• ...

    Ne plus savoir quoi faire....

    Se perdre un peu plus chaque jours.

    Entre les gens qui me disent "tu vas mieux qu'hier", mais bien sur, c'est pour ça que j'ai passé la journée prostrée à trembler....

    Aller mieux, ça en devient utopique.

    Puis à quoi bon.

    Comment expliquer, l'inexpliquable.

    Ne plus avoir quoi faire.... n'être même pas capable d'appuyer un peu trop fort sur cette foutue lame, ni même avaler la boîte de médocs... Errer, se trainer...

    A quoi bon, pourquoi ?

    Tout est vain.

    Et cette rengaine, c'est à toi de décider. Mais de décision, il n'en ai plus question. OK je suis majeure, mais je peux pas faire ce pas. Je voudrai bien, mais je n'y arrive pas. Peur que l'on se foute de ma gueule, peur qu'au contraire l'on me prenne trop au sérieux.

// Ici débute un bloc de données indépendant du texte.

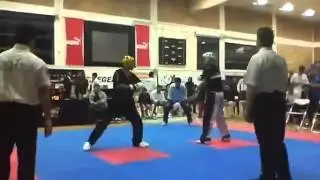 Если друзья будуть в финале.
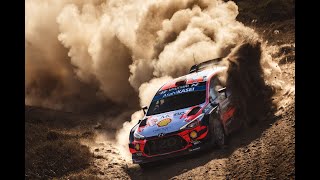 WRC Rally Italia Sardegna 2019 - [ HIGHLIGHTS ]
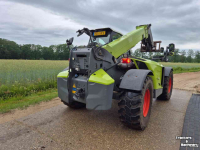 Teleskoplader Claas 746 Scorpion varipower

    Etre bien nulle part, parce que tout simplement, l'on est partout avec soi-même. Or, la seule chose que je veux fuir c'est moi, moi mes pensées obsédantes, dérangeantes.... Moi, mon vide et mon chaos. Je suis fragmentée de l'intérieur, incapable de parler, et encore, depuis une semaine, j'ai plus parler que jamais... pourtant, rien de ce qui devrait sortir ne sort. Parce que, je ne peux pas, elle ne veux pas.

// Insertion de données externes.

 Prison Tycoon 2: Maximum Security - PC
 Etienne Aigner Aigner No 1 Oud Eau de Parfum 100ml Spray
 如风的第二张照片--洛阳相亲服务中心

    Comme je voudrai pouvoir hurler, appeler à l'aide, péter un plomb pour de bon, mais non, je me mure dans le silence, de ma démence.

    Alors quoi maintenant. Puisque tout ça est vain, je fais quoi ?....

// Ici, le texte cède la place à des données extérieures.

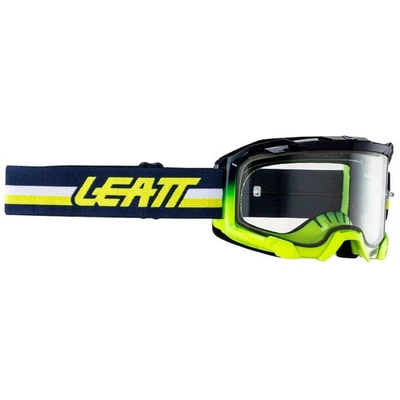 Gafas Leatt Velocity 4,5 Foto 1 de 4
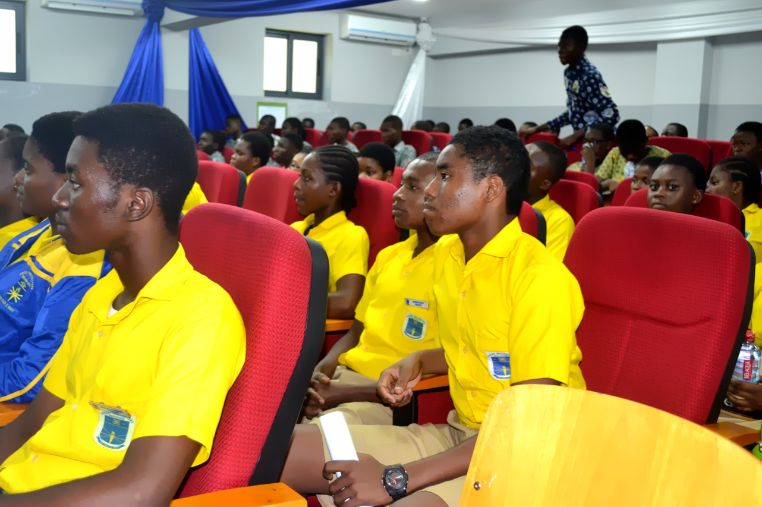 Blue Crest Math & Science Quiz 2017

    Me remettre à faire semblant, sourire, porter le masque encore et encore.... je suis détruite de l'intérieur, putréfraction de mon âme. Essayer de vivre, continuer à dire non alors que de tout mon être j'appelle à l'aide, mais oui j'oubliais, c'est à moi de décider....

    Bordel. Je sais pas demander de l'aide, je préfère me détruire, vous réagirez à ma palce... je sais bien comment ça va se finir, tôt ou tard, perso je préférerai tôt, enfermée, entre quatre murs blancs, paut-être que là, j'y arriverai à parler....

    Elucubration désordonnée, pathétique d'une pauvre fille de vingt ans qui fout sa vie en l'air, c'est joyeux tout ça....


  • Commentaires

    1
    Blackscarf
    Samedi 17 Mars 2007 à 15:16
    .
    c'est surement pas joyeux, mais meme si ça l'était, ça ne me toucherait pas. les gens ne me transmettent pas leur bonheur, au contraire ils me ramènent encore plus à ma propre douleur. je me reconnais toujours un peu dans ces textes et pourtant je ne vois pas ce que ça apporte, à quoi ça sert. force est de constater que beaucoup de gens sont ainsi, mais sans pouvoir y faire quelque chose, une espèce de compréhension générale, un sentiment partagé qui pourtant ne fait que ramener les gens à eux, à leur fond. Ne pas savoir quoi faire, oui, je comprends. qu'est ce qui fait (sur)vivre alors, est ce qu'on survit par doute, pourquoi on n'agit pas alors qu'il suffirait d'une simple pulsion, de quoi on a peur, et même à quoi, à qui cela servirait-il? je ne sais pas trop quoi dire, ou comment le formuler, mais je hais ce que ce monde fait de nous petit à petit, ces genres de mal progressent , alors qu'il suffisait de si peu dès l'origine de l'homme, pour être "heureux" du moins se sentir bien. Est ce que la prise de conscience nous tue petit à petit, ou la mémoire de notre passé...pourquoi donc l'apprentissage, les expériences, si c'est pour détruire petit à petit le peu d'humanité qu'on nous avait donné jusque là. et quand même je pense qu'on pourrait en faire quelque chose de ça, je pense que meme si c'est du négatif, on est capable de faire sentir à des gens qu'ils ne sont pas seuls dans ce cas déjà, c'est quand même leur apporter un minimum de compréhension dont ils ont besoin
    2
    Mercredi 21 Mars 2007 à 14:37
    Elucubrations?
    Je ne suis pas d'accord. Je pense surtout que tu exprime avant tout ce que tu ressens. J'espere que ca t'aide, que ca te fais du bien, ne serais-ce qu'un peu.